On Disappointing Yourself

On Disappointing Yourself

I’m an expert at disappointing myself. I have such a high standard for myself and the things that I do that it’s just improbable that I’ll ever achieve that level. But sometimes I do and boy does that feel good. So for that reason, I’m always chasing the improbable.

However there are the times I don’t and I just end up in a funk. That’s not good for anyone especially me. I can’t even look at what I did accomplish because I can only think of what I didn’t.

I’ve loosened up a lot over the years, and I can now see those accomplishments much better. But I still think on what I didn’t do and how disappointing that feels.

If you feel like you’re in a funk and constantly disappointing yourself, you’re not alone. Here’s what I’m doing to work with these feelings:

Lowering my expectations

This is such a no-brainer, but it’s also easier said than done. I think it’s better to think of lowering your expectations as a practice than as a switch.

The way I handle this is I do let my brain wander of its own accord to make pie in the sky goals and plans. For example, I decided I needed notecards. Just simple personal notecards for thanking people or writing a quick note on. Most people would probably start with finding designs. My brain did not start there. My brain wanted to make paper, so I let it research all of the different ways to make paper. Because I did this instead of instantly vetoing the idea, I found out how there was no way the paper would be good for printing on or writing on. So I was able to take my expectations down a notch. I didn’t make paper and went to the actual first step of designing the notecards pretty seamlessly.

Basically, if you’re not able to lower your expectations on your own, think through all of the ramifications of trying to achieve what’s in your head. When you put pen to paper to really figure it out, you’ll quickly realize the things that you need to let go of so you can get to your actual goal. Creating a plan has a way of simplifying things so you aren’t disappointing yourself at the end of it all.

Keep an eye on the good

When your eye is constantly on what didn’t happen, it’s super easy to forget what did happen. So when that disappointment starts creeping in, it’s time to flip things.

I found this especially true when I was potty training my child. There was one goal: pee and poop in the potty. And we kept falling short of that goal. As I was cleaning up yet another accident, that was the only place my mind would go: We were not achieving the goal. That became we will never achieve the goal. That brought me to a dark place where I thought cleaning up pee and poop was my life forever.

But when I took a step back from that, I started listing out everything that was going right. My daughter was starting to realize when her body was peeing or pooping. Then I saw her starting to stop it so we could get to the potty. And so on and so on (because I can’t possibly use “pee” or “poop” even more times on a professional blog post).  There were all these tiny milestones that showed she was getting it. It turned out when I started celebrating those milestones within myself, the rest of it got so much easier.

When you feel like you didn’t achieve that big goal, write yourself a list.

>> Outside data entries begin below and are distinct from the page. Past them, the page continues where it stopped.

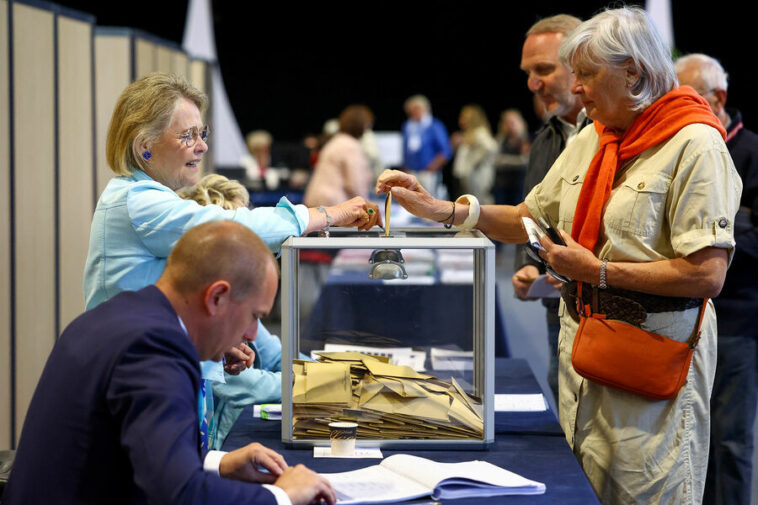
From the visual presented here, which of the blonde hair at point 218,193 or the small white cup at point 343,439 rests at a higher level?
the blonde hair at point 218,193

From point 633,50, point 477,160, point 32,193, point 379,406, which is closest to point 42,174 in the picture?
point 32,193

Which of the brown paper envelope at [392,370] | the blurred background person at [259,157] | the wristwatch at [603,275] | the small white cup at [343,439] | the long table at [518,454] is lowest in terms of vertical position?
the long table at [518,454]

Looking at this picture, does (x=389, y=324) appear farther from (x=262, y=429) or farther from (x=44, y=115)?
(x=44, y=115)

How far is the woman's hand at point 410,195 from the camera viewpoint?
2.57 meters

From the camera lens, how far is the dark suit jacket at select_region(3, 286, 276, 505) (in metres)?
Answer: 1.37

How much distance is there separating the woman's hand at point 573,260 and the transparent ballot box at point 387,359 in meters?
0.17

Write down everything that went right, and I mean EVERYTHING. There is nothing too small to write down. And when you’re done, read it back to yourself. You’ll probably feel a whole lot different after this exercise about what you have done. Even if you’re feeling like you’re disappointing yourself, you’ve most likely made a whole lot more progress than you believe.

Have a good sounding board

I don’t officially have anyone else in my company but that doesn’t mean I don’t have some sounding boards that help me get business done. And in some cases, they put things in perspective as well.

Usually when I’m stuck in my head about disappointing myself and can’t quite dig myself out, I contact one of these solid sounding boards (usually the same one and they know who they are). They’ll talk me through what did go right and they’ll help me lower these too high expectations I put upon myself. This is invaluable for me and keeps me in the right mindset to get my work done.

Putting together an unofficial team that can help you get work done is a must-have when you work by yourself. Networking online and off is the best way to do that. My team has come from all different areas of my life, so I can’t even tell you one for-sure way to develop this team. Just continually putting yourself out there, even when you don’t wanna, seems to work for me.

Wanting to always accomplish at the highest standards is a great thing. But it also can be a recipe for constantly disappointing yourself. So managing that in a way that it won’t get problematic is key.

How are you managing disappointing yourself?